Karena itu, pemilihan kasur juga menjadi salah satu hal yang perlu diperhatikan. dr. Tirta mengatakan perbedaan harga kasur di pasaran salah satunya berkaitan dengan teknologi penopang tulang belakang atau spine support yang digunakan.
“Itu alasan kenapa ada kasur harganya 160 juta dan ada kasur harganya cuma 160 ribu. Pembedanya adalah kasur-kasur yang harganya ratusan juta tersebut, itu memiliki spine support dan memory. Karena tubuh manusia itu berbeda-beda,” katanya.
Menurut dr. Tirta, kebutuhan setiap orang terhadap kasur tidak selalu sama. Anatomi tubuh menjadi salah satu pertimbangan agar permukaan kasur dapat memberikan dukungan yang sesuai ketika seseorang tidur.
“Contoh, saya genetiknya tuh gede di otot sini, rhomboid sama latissimus dorsi atau sayap.

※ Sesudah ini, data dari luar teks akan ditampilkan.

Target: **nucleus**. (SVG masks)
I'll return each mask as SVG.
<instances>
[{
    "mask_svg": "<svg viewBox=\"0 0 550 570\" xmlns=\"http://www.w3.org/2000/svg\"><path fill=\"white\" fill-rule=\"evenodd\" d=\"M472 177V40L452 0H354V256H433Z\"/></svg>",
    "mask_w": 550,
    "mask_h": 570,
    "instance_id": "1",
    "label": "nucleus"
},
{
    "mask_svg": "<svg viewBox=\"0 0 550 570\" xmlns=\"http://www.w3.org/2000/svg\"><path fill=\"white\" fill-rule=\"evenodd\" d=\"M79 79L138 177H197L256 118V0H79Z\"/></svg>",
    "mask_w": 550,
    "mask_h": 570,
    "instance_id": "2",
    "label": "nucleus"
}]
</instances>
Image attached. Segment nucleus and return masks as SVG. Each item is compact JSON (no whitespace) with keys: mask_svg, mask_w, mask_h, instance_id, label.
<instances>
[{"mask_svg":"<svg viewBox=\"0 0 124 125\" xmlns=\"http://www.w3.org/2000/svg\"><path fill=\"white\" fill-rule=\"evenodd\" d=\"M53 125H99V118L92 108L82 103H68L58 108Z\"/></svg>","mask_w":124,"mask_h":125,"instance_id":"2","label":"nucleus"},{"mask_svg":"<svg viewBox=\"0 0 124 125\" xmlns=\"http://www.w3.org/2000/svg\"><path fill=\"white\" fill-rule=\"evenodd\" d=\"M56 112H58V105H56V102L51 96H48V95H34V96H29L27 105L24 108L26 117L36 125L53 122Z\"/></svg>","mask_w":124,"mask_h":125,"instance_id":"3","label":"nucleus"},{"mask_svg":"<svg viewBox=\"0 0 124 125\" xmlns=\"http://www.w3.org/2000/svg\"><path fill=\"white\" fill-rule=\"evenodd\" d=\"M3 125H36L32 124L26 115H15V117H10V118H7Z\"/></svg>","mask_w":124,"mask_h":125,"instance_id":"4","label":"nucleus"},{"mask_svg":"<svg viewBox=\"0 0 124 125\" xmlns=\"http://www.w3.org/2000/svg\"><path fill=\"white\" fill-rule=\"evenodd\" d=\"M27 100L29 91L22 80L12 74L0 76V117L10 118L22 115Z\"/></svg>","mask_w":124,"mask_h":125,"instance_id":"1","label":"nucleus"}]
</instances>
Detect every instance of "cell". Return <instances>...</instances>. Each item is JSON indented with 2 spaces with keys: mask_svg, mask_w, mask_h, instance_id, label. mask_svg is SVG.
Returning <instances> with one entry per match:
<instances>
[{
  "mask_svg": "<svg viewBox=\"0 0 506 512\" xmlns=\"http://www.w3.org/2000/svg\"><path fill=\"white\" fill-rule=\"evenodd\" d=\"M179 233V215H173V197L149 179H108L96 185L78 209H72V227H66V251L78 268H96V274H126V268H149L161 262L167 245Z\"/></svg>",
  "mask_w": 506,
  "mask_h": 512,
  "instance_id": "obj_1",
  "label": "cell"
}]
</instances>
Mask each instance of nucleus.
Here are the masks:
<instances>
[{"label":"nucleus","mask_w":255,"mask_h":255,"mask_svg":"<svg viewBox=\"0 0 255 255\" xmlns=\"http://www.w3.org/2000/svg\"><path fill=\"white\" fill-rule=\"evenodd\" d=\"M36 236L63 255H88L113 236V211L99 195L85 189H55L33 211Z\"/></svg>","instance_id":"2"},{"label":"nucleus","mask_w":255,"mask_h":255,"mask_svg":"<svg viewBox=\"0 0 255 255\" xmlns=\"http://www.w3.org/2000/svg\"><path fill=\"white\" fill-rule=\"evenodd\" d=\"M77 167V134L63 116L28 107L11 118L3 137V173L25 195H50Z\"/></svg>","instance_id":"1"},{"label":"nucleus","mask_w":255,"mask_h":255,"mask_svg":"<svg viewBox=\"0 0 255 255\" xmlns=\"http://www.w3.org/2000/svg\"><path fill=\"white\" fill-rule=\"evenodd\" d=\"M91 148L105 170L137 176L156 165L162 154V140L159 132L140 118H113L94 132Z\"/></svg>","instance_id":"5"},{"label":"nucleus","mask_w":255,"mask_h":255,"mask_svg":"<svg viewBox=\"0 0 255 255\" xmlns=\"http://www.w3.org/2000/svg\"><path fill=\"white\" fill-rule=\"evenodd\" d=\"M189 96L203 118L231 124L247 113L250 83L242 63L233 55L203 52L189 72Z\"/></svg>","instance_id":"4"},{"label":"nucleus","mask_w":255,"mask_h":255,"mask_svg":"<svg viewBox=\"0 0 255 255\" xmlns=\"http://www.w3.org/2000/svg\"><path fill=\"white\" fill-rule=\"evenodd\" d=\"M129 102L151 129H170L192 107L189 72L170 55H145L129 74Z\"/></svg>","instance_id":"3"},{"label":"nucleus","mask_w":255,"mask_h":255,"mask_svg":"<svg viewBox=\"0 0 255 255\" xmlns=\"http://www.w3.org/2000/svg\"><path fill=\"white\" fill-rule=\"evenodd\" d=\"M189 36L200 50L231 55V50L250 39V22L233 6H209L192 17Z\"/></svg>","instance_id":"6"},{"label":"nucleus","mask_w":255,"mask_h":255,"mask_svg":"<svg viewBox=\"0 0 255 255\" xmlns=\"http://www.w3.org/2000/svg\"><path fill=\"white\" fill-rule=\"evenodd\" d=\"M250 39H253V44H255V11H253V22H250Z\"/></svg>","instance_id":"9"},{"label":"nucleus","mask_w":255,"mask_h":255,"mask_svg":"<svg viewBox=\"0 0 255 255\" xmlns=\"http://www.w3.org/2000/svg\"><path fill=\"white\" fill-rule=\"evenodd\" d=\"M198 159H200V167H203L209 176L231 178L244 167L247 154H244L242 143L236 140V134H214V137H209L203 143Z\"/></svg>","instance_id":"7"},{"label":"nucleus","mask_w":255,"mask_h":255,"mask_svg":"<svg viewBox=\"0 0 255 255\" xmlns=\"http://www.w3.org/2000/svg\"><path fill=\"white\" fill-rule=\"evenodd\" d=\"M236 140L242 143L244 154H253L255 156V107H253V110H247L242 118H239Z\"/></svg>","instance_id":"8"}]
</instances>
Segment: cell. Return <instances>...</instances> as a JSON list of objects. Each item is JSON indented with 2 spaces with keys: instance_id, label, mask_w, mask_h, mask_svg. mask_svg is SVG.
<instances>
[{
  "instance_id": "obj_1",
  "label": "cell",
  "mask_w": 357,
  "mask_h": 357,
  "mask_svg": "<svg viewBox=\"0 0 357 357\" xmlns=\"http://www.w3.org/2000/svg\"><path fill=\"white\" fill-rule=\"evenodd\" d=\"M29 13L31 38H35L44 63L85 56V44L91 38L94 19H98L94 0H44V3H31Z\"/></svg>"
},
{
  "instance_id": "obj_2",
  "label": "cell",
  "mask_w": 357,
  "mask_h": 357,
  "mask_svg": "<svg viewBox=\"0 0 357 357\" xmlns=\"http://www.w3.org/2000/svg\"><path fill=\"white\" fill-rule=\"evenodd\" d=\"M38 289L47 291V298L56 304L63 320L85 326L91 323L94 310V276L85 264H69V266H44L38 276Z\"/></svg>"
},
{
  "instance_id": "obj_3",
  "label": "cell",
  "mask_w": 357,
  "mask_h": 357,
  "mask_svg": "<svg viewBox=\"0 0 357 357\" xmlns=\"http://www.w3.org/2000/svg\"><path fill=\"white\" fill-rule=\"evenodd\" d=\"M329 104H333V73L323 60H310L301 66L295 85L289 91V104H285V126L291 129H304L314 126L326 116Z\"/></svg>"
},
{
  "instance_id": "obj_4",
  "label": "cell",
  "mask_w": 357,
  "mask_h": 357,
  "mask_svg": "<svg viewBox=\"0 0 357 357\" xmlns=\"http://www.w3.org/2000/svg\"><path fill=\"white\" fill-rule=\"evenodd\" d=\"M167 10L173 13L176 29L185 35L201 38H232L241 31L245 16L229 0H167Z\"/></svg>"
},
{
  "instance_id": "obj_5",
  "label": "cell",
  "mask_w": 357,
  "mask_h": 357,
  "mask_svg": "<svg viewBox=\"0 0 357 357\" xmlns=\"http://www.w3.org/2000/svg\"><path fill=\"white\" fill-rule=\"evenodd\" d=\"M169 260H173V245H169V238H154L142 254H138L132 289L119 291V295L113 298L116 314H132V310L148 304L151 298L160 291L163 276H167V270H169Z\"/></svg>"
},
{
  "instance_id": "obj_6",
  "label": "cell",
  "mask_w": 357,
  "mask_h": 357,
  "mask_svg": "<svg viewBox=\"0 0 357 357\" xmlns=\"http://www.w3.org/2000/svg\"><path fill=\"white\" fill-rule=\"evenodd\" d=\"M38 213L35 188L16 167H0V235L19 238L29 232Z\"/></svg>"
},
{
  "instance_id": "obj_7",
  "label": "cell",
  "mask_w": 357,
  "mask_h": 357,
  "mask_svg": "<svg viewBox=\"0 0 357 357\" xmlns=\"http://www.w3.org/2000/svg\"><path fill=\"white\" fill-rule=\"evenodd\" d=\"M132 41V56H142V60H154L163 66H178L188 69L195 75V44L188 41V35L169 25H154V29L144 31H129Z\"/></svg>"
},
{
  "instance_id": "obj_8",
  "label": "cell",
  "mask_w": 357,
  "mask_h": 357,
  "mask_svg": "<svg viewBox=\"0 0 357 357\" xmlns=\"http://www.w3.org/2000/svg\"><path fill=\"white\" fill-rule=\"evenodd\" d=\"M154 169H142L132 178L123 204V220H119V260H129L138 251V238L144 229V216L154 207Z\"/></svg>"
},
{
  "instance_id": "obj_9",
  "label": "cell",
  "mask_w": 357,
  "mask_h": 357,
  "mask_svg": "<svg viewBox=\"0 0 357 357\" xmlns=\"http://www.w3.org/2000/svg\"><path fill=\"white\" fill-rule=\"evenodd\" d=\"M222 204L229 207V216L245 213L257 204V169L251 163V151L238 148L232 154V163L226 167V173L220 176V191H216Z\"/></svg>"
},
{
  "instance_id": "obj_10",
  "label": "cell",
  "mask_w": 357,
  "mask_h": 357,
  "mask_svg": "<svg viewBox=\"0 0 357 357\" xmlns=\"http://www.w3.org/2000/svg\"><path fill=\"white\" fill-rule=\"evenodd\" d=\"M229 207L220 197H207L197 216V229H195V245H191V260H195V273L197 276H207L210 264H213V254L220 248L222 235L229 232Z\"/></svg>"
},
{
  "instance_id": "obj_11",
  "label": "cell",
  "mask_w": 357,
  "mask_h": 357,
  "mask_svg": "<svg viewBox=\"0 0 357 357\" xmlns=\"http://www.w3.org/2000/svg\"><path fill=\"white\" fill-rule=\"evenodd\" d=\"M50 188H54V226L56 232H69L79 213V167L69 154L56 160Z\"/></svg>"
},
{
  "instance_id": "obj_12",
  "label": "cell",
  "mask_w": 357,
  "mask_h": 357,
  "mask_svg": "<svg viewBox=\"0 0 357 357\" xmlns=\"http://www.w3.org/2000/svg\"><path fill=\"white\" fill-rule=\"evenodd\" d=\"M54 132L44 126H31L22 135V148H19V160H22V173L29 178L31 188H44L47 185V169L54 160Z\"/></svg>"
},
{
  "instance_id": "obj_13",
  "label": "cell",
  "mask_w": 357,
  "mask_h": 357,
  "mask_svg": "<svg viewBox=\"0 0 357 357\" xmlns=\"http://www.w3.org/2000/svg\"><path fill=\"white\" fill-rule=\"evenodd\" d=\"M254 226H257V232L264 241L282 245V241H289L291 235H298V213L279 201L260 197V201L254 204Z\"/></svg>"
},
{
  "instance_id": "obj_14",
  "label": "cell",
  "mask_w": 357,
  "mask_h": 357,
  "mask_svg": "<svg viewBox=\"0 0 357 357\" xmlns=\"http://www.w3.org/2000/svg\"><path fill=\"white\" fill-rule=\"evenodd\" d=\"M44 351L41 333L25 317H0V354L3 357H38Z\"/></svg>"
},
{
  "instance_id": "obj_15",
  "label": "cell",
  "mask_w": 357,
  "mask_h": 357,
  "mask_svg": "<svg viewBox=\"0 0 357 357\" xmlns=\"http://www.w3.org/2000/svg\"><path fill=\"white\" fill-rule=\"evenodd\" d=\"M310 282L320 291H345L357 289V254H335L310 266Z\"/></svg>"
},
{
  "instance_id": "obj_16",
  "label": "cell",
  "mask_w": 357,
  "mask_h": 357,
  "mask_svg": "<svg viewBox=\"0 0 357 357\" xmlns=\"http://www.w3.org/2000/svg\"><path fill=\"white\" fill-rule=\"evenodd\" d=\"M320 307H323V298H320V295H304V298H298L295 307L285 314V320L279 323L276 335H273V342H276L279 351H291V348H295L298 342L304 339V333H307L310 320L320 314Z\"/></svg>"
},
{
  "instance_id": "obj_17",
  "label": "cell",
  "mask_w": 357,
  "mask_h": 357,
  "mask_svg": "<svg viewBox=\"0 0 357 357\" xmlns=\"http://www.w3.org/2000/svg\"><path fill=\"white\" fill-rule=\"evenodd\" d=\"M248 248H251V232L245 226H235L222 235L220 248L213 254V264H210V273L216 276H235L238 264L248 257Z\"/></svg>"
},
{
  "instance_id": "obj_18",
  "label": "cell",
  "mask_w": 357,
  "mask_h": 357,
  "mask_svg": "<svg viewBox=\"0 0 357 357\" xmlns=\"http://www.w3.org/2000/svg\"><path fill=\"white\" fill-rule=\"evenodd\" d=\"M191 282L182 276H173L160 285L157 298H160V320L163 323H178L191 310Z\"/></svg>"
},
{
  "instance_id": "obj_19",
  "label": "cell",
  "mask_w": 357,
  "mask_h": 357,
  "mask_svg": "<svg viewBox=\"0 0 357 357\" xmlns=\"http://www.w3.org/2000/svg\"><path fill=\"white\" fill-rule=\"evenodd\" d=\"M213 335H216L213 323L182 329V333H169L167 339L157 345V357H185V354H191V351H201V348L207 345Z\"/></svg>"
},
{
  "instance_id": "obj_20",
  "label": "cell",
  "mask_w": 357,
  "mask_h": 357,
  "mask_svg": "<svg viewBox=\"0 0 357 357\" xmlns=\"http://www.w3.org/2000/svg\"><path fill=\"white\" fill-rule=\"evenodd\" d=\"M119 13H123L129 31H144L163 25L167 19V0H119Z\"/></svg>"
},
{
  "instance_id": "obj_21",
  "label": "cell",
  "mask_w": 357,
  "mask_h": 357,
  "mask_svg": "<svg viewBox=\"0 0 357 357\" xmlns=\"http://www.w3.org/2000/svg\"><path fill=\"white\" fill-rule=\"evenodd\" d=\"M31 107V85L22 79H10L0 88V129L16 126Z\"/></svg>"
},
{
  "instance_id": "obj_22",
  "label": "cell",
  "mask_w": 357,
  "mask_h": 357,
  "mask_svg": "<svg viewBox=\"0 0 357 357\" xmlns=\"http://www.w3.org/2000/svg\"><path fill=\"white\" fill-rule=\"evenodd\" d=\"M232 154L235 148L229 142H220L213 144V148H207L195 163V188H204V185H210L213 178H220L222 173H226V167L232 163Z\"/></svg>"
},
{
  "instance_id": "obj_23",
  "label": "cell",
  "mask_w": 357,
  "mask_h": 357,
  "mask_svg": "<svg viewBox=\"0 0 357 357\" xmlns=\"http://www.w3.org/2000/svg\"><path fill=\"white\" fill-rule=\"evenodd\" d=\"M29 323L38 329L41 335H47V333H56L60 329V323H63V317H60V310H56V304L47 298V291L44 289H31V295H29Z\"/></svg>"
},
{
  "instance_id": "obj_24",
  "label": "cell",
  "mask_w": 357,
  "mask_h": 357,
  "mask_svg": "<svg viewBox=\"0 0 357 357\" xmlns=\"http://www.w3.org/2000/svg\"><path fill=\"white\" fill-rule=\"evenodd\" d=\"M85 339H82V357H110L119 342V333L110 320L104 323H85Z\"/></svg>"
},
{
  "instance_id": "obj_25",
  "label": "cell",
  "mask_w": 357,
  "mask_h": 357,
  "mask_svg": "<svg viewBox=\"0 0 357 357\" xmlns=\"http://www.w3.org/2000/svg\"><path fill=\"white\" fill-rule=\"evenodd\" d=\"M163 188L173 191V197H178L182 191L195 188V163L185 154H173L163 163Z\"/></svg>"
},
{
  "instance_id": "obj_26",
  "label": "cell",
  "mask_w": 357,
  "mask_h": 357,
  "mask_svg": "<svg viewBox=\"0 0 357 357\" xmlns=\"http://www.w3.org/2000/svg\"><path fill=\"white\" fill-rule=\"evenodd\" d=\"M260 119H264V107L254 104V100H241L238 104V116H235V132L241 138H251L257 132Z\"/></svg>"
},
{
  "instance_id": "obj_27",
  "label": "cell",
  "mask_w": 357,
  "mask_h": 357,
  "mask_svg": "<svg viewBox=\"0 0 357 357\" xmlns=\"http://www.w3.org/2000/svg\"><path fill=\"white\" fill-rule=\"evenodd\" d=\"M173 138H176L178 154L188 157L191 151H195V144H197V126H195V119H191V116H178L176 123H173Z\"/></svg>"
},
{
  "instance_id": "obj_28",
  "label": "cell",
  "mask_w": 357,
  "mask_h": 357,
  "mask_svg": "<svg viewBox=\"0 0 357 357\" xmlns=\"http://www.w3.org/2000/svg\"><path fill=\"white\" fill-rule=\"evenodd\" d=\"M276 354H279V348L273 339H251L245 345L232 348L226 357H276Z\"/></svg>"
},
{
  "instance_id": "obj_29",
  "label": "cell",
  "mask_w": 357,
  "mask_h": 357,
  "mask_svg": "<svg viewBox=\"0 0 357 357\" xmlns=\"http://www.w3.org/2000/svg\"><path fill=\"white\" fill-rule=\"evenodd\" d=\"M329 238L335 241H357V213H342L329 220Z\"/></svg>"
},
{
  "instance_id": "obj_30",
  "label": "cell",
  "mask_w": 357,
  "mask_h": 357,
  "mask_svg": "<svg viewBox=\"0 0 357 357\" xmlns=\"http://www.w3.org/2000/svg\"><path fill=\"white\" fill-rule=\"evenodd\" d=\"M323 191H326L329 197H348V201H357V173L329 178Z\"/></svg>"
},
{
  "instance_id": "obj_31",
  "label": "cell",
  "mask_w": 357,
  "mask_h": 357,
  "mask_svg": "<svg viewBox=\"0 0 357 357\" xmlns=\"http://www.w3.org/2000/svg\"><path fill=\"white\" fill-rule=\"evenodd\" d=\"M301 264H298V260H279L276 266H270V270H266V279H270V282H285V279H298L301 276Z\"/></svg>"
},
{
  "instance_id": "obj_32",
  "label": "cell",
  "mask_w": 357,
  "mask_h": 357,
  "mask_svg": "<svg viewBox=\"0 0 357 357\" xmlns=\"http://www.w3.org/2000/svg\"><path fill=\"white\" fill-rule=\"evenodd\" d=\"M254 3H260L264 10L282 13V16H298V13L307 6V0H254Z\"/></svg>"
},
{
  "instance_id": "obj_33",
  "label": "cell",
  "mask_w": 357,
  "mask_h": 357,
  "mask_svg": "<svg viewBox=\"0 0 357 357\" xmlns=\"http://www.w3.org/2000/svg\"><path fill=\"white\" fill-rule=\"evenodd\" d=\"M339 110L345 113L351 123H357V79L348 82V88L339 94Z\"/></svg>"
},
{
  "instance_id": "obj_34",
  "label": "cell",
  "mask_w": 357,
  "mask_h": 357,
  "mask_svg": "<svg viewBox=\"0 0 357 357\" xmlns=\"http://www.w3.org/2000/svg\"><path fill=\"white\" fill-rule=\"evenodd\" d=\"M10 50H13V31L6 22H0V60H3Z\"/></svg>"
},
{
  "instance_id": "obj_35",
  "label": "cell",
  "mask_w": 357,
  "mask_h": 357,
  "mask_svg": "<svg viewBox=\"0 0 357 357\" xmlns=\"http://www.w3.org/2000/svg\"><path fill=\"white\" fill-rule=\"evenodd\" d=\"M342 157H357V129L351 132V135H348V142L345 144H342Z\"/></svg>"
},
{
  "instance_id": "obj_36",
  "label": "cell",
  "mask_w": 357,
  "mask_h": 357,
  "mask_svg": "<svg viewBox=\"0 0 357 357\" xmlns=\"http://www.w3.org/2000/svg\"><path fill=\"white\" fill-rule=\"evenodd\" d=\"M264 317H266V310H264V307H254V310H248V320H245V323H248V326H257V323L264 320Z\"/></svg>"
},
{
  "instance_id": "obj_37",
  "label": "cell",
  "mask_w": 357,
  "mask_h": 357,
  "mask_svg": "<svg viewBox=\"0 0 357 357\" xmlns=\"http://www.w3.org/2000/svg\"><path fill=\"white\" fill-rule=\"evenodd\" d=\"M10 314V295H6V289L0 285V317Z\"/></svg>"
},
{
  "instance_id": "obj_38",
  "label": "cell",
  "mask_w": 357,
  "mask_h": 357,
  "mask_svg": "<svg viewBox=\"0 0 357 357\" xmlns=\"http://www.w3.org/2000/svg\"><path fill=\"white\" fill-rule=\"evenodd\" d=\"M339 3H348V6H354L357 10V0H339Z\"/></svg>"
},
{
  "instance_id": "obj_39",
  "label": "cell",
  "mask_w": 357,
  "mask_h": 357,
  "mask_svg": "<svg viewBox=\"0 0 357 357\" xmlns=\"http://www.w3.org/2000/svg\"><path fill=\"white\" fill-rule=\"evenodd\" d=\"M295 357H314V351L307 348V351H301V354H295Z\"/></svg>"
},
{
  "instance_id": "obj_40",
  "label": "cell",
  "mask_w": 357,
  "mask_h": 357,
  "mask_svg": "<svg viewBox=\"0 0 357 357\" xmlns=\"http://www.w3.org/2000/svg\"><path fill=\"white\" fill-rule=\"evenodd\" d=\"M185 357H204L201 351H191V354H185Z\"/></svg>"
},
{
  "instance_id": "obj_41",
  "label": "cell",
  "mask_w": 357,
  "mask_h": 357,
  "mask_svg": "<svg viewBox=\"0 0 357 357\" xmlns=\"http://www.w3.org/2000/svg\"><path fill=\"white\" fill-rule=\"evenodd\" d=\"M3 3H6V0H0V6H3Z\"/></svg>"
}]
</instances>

Sehingga ketika saya tidur miring, sakit ini bahunya. Sehingga saya membutuhkan kasur yang dia kalau tidur, ininya harus bahunya harus tenggelam. Kalau enggak, sini akan sakit, tension sampai sini,” ujarnya.
Pemilihan tempat tidur juga dinilai semakin penting bagi orang yang memiliki riwayat gangguan pada tulang belakang. Kondisi seperti skoliosis dan HNP atau saraf terjepit membutuhkan perhatian lebih terhadap posisi tubuh saat beristirahat.
“Yang kedua, bagi orang yang memiliki riwayat penyakit skoliosis, itu juga tidurnya harus khusus. Bagi orang yang memiliki HNP atau saraf terjepit di bagian lumbal 4 atau 5, dia harus memiliki tempat tidur yang ada lumbar support-nya,” ucap dr Tirta.
Kebiasaan tidur dengan posisi yang kurang tepat karena itu sebaiknya tidak terus dibiarkan, terutama jika sudah menimbulkan nyeri atau ketidaknyamanan. Pemilihan bantal dan kasur perlu disesuaikan dengan kondisi serta kebutuhan tubuh, sementara keluhan yang menetap sebaiknya diperiksakan kepada tenaga medis.